Last year was the first time I attended dConstruct and at a time when I was feeling particularly drained and despondent about my career choices it gave me a shot in the arm that at least kept me going until Christmas – which was pretty amazing considering where I was mentally at the time.
I am in nothing like as dark a place with my current job as I was 12 months ago but there is no doubt I appreciated the opportunity for another dose of inspiration as there are significant challenges ahead and I need to get myself in the right mindset to tackle them.
Once again the event delivered on its promise. I don’t think all the talks were as good as last year but it had some serious high points and I have certainly never laughed so much at a ‘digital’ conference.
I’m not going to write about all the talks – I’m sure many people will plus all the videos will be online soon. These are just a couple of my highlights.
Amber Case kicked things off. A ‘cyber anthropologist’ she gave a fun and personal trip through the history of the wearable technology movement and particularly the power of location technology and devices to make to ‘real world’ an interactive space. It was a fun talk but the anecdote that really struck me was that she once spent three months filling in a 15 minute ‘state of mind’ survey three times a day as part of a research project. At the end of it she was given a report which made it clear that she was consistently unhappy at her day job and happiest when working on her side project. This was despite the fact she was regularly telling people she enjoyed the job. She was fooling herself (if nobody else) and it gave her the confidence to quit and take the risk on the work that made her happy. There is certainly something in that.
Nicole Sullivan gave a talk about ‘not feeding the trolls’ which was interesting but felt weirdly divorced from the (many) conversations that have been going on in the UK about the same topic recently. There were a couple of gems within it though; the Yahoo mailing list that was so harsh nobody risked asking a question for fear of the response (for Bristolians that sounds like Underscore to me!), the ‘taxonomy’ of Trolls and in particular the ‘Grammar Nazi’ raised a smile from me – I know a couple of people who fall in to this definition.
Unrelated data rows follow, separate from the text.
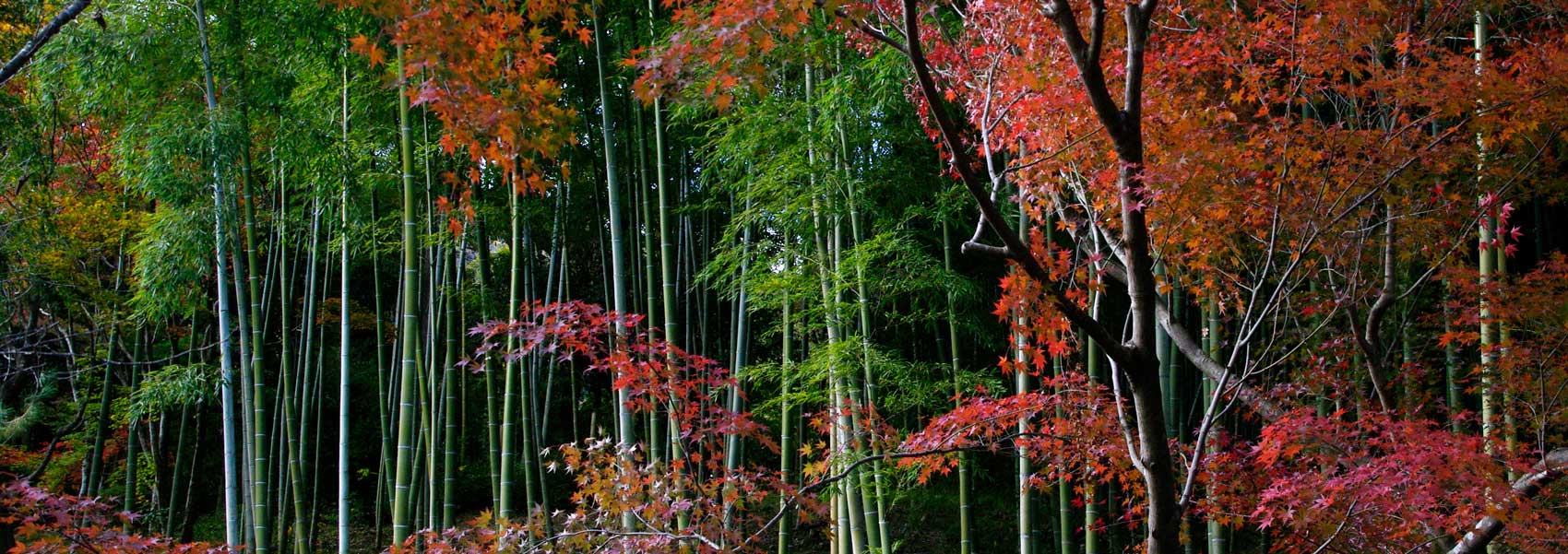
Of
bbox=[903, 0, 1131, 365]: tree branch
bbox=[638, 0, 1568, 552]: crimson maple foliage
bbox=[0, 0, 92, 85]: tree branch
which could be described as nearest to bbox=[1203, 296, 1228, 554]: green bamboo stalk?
bbox=[638, 0, 1568, 552]: crimson maple foliage

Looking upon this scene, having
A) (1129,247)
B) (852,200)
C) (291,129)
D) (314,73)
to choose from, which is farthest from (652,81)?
(314,73)

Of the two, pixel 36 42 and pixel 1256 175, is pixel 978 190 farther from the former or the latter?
pixel 36 42

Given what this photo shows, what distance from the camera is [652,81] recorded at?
2152mm

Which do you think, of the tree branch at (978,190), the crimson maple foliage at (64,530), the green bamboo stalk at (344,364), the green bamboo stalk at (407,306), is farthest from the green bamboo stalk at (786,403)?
the tree branch at (978,190)

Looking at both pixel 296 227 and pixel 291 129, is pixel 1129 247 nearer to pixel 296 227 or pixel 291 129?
pixel 291 129

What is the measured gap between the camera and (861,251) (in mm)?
5129

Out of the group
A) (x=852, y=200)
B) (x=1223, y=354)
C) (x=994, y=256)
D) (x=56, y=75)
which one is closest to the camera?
(x=994, y=256)

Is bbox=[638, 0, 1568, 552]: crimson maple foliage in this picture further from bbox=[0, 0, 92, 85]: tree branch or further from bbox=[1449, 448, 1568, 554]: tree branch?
bbox=[0, 0, 92, 85]: tree branch

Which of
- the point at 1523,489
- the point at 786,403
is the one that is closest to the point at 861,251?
the point at 786,403

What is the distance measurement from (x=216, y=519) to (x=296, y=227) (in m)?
4.45

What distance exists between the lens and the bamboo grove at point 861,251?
274 centimetres

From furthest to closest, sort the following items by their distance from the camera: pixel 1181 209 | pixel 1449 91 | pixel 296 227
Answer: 1. pixel 296 227
2. pixel 1449 91
3. pixel 1181 209

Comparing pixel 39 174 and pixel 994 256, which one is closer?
pixel 994 256

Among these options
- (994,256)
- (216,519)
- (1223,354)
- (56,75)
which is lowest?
(216,519)
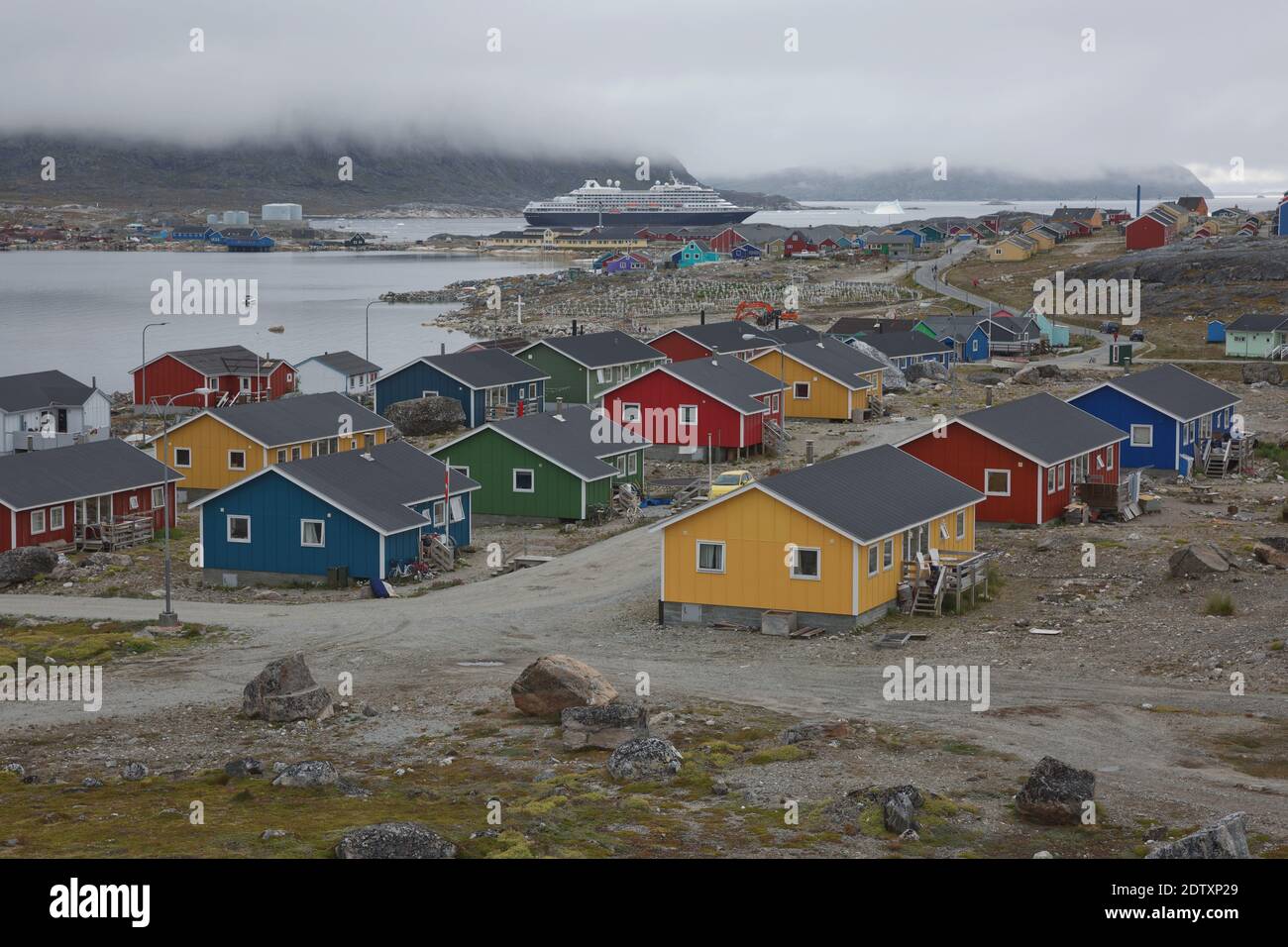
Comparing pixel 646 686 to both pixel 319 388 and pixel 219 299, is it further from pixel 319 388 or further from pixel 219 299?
pixel 219 299

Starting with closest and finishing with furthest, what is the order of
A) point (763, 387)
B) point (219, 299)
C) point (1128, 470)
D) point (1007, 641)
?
point (1007, 641)
point (1128, 470)
point (763, 387)
point (219, 299)

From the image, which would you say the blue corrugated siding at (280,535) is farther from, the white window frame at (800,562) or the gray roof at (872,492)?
the white window frame at (800,562)

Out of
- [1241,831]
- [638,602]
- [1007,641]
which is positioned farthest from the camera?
[638,602]

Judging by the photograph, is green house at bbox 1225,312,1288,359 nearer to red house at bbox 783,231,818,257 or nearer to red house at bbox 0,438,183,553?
red house at bbox 0,438,183,553

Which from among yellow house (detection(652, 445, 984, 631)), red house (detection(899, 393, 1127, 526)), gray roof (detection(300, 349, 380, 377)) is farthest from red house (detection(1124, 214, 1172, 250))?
yellow house (detection(652, 445, 984, 631))

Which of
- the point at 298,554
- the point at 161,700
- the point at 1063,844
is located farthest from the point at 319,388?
the point at 1063,844

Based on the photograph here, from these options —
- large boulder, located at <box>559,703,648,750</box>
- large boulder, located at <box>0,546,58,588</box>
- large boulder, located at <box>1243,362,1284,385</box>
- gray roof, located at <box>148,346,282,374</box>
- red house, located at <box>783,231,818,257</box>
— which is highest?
red house, located at <box>783,231,818,257</box>
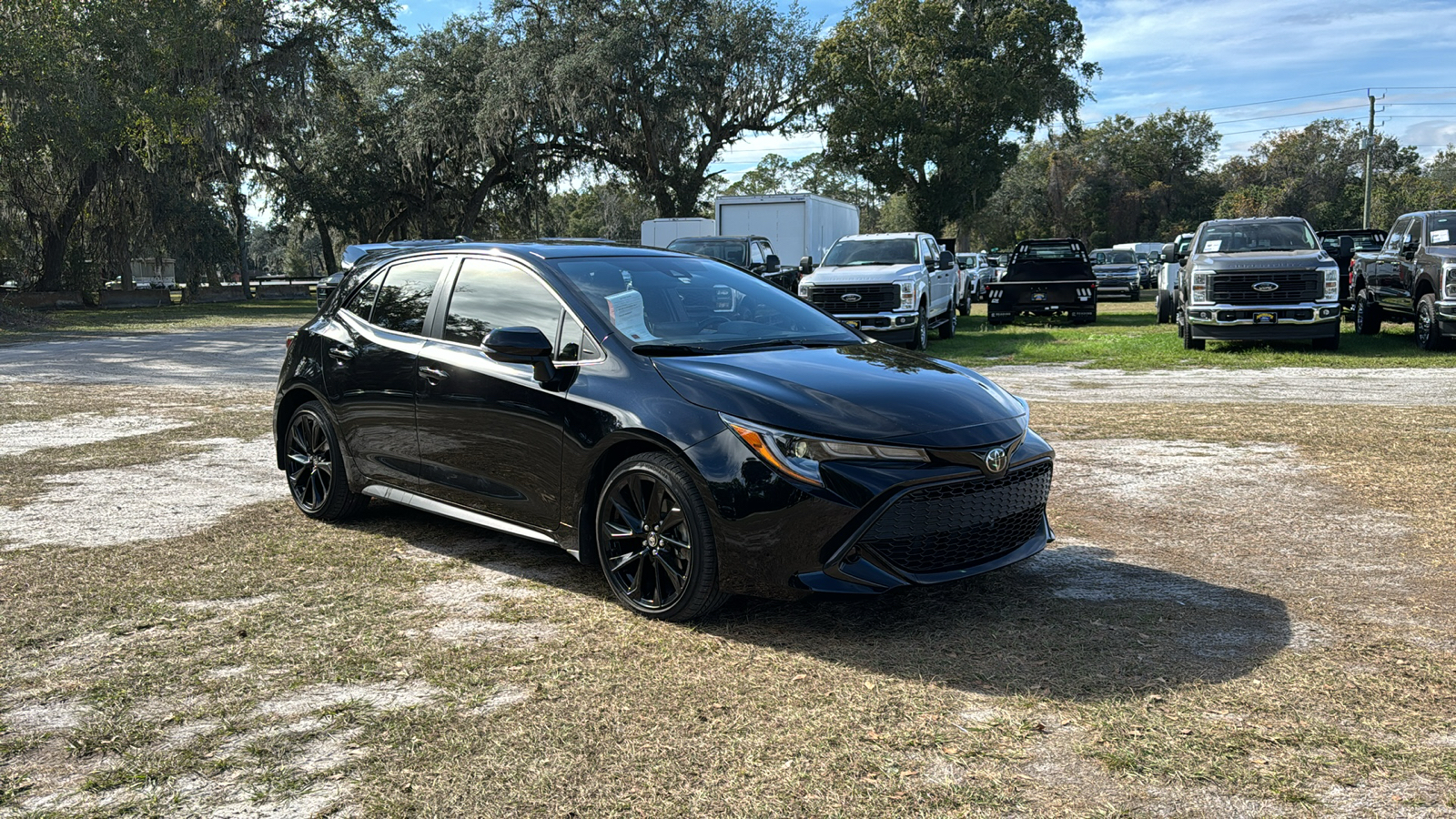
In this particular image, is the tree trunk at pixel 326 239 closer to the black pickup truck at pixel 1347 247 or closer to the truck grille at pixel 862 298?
the truck grille at pixel 862 298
She also acknowledged that so much of the troll problem was tied in to sexism – though she was also aware she herself showed elements of sexism in her own behaviour (her inner-troll).
The next two talks fell in to the performance art area really even if they were technology based. Simone Rebaudengo gave a remarkable talk about a parallel universe in which products were not owned but ‘hosted’ according to those who demonstrated the most need and care for them. The whole ‘toaster as a service’ narrative was hilarious and wonderfully done. I have no idea really what point it was trying to make but nevertheless I enjoyed it.
Sarah Angliss gave a fascinating whirlwind of a talk covering the history of music and machine interactions and how it effects the world. At times it felt like some kind of stream of consciousness lecture for music history PhDs but it was certainly engrossing and her final performance (including robots, a theremin and other contraptions) was a sight, and sound, to behold.
Maciej Cegtowski gave my talk of the day about the transformative power of fandom and ‘slash’ fiction. It was a wildly entertaining talk touching on the birth of fanfic and particularly the ‘slash’ element of that (the name of which was born out of the slash in Kirk/Spock which dominated the early years) and how they had embraced the internet and particularly the concept of tags in Delicious to build their community. When Delicious relaunched and immediately disenfranchised this huge community Maciej looked to tempt them over to Pinboard. This led to the mother of all Google Docs being produced by this community (56 pages!) outlining their specific feature requests (and leading to some slash vic about the project itself!). It has to be said one look at the structure of the tags this community used and the way they approached this document I have to think there is a high percentage of librarians in this community!! I liked the idea that this was like a mirror universe version of the usual anonymous communities online. These guys are self organising, helpful, polite and constructive – so very far from something like YouTube.
Dan Williams is someone I have known on and off for quite a while – he is based in Bristol doing clever, creative technologist type stuff at the Pervasive Media Studio and I was extremely pleased to see him get an opportunity to do his thing on such an illustrious stage. If the previous talk was my favourite this was a close run second. Opening with clips of (very) early magic on film and rushing through cheap Chinese mini-cams, CCTV movie manifestos, trolling National Express, drone technology and terrifying patents for face recognition software and cameras in bars it was insightful, amusing and well delivered and did an especially nice job of looping back to the beginning of the talk in the conclusion. Quality stuff.
Confession time. I really had little idea who Adam Buxton was. I never watched his TV show or listened to his radio show/podcast – turns out I have heard on the odd advert but basically he was a bit of an unknown quantity to me. He gave a fun stand-up performance basically and I certainly did my share of laughing and he kept the energy going right until the end of the day. The whole Twitter rant element seemed a bit ill thought out though given the seriousness of some of the issues around trolling and bullying recently – 10 minutes because someone didn’t like a show as much as they expected? I know its comedy but I thought it was a bit ‘meh’. The kitten with boobs encapsulating the internet was inspired though.
Anyway it was a great day – next year I want to make more of the trip and stay a few days to explore Brighton properly – particularly as nine hours on a train out of 36 hours is no fun.